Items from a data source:
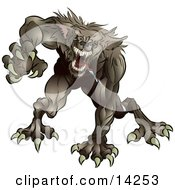 Aggressive Drooling And Growling Werewolf Monster Rushing Forward To Attack Clipart Illustration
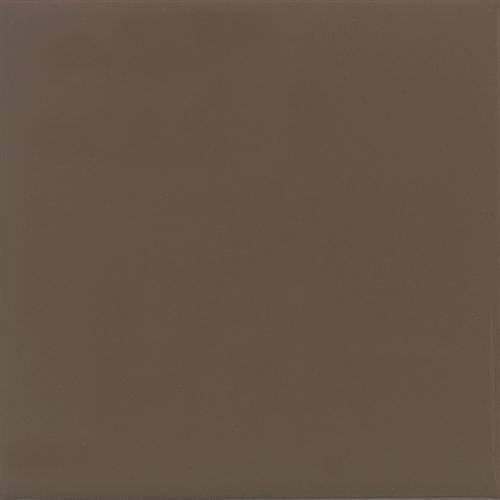 Bright Nutmeg 2 0037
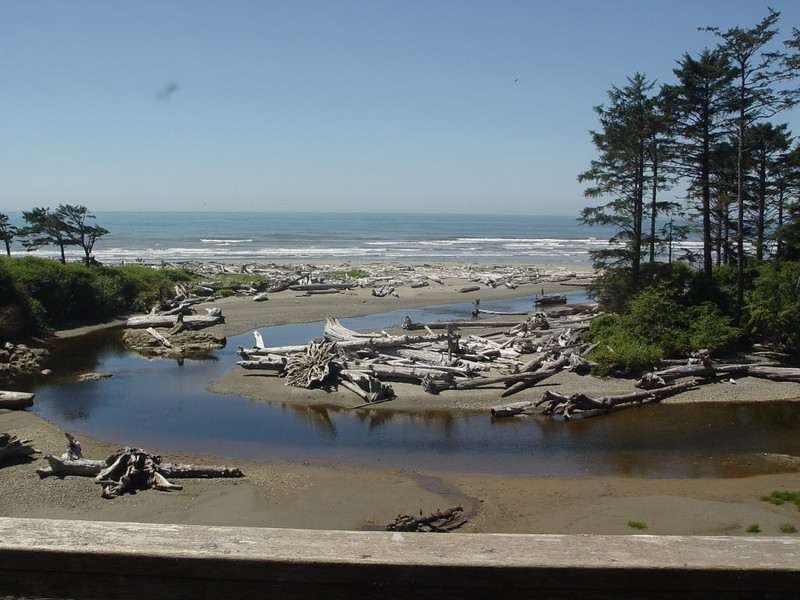 View from room - Kalaloch Lodge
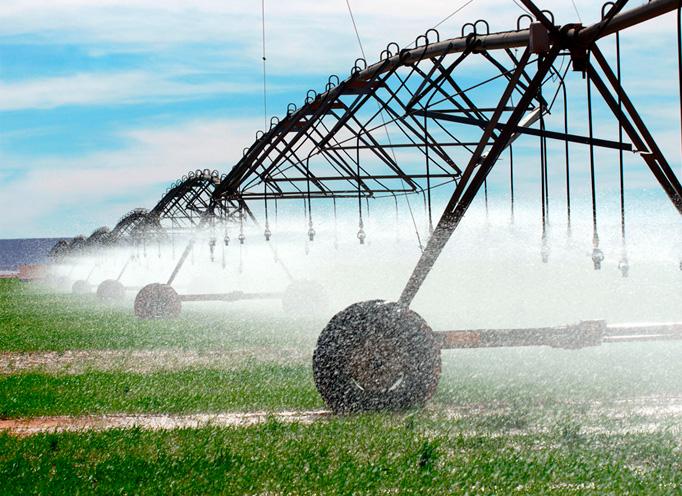 Agricultura Regadío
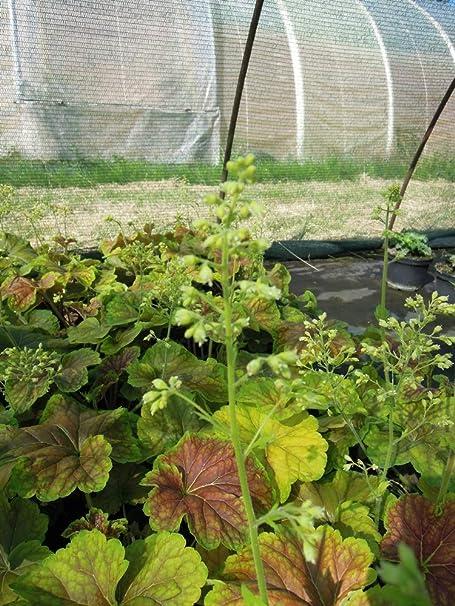 Spath Staude Garten Purpurglockchen Delta Dawn Weiss Bluhend Stauden Winterhart Mehrjahrig Im 3 Liter Topf Amazon De Garten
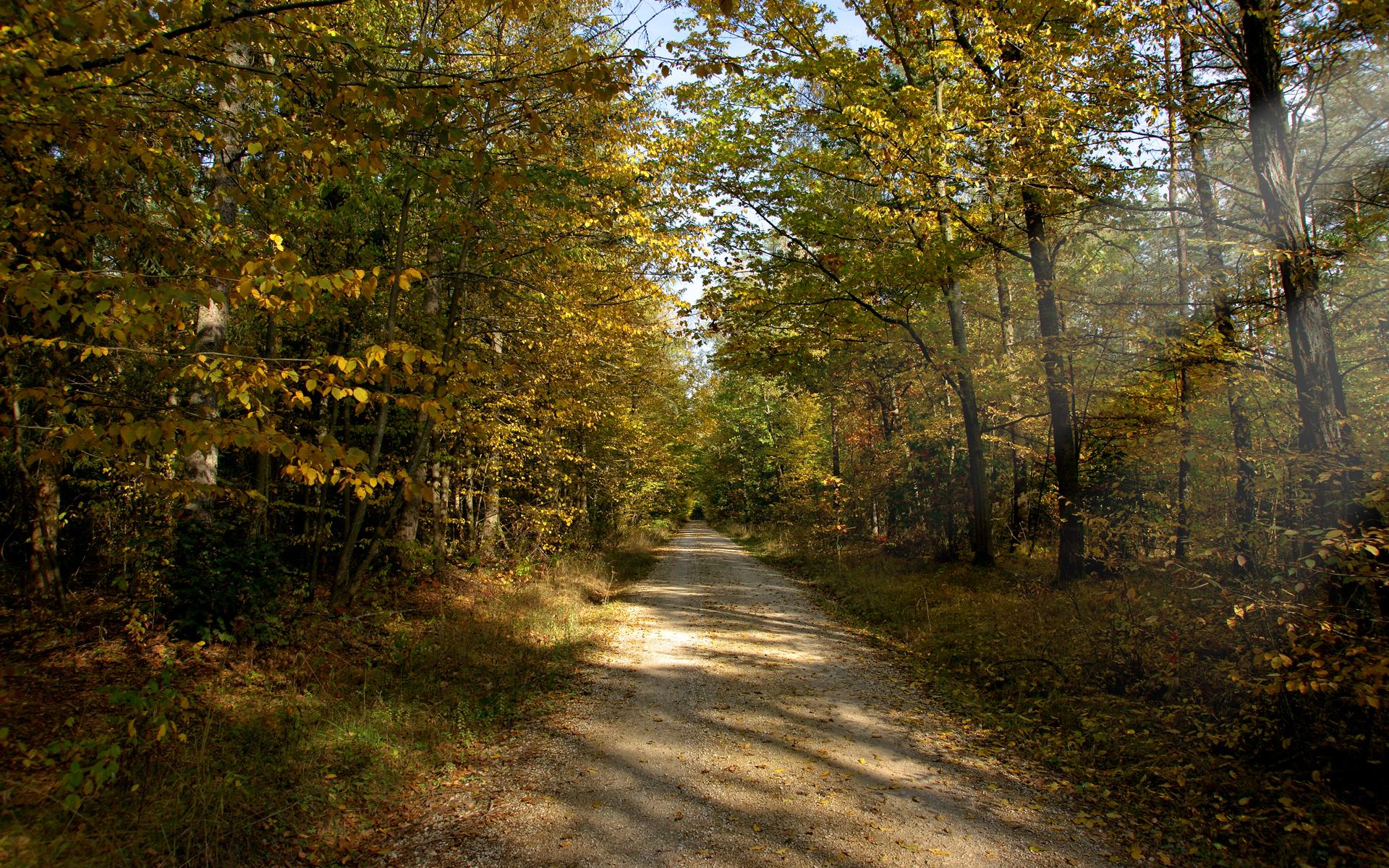 Осенняя дорога без смс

• EXERCISE BRIEF: Your copy should run from the line that has "View from room - Kalaloch Lodge" through the last line above, exactly, with both ends in and pictures out.

• REPLY:
 View from room - Kalaloch Lodge
 Agricultura Regadío
 Spath Staude Garten Purpurglockchen Delta Dawn Weiss Bluhend Stauden Winterhart Mehrjahrig Im 3 Liter Topf Amazon De Garten
 Осенняя дорога без смс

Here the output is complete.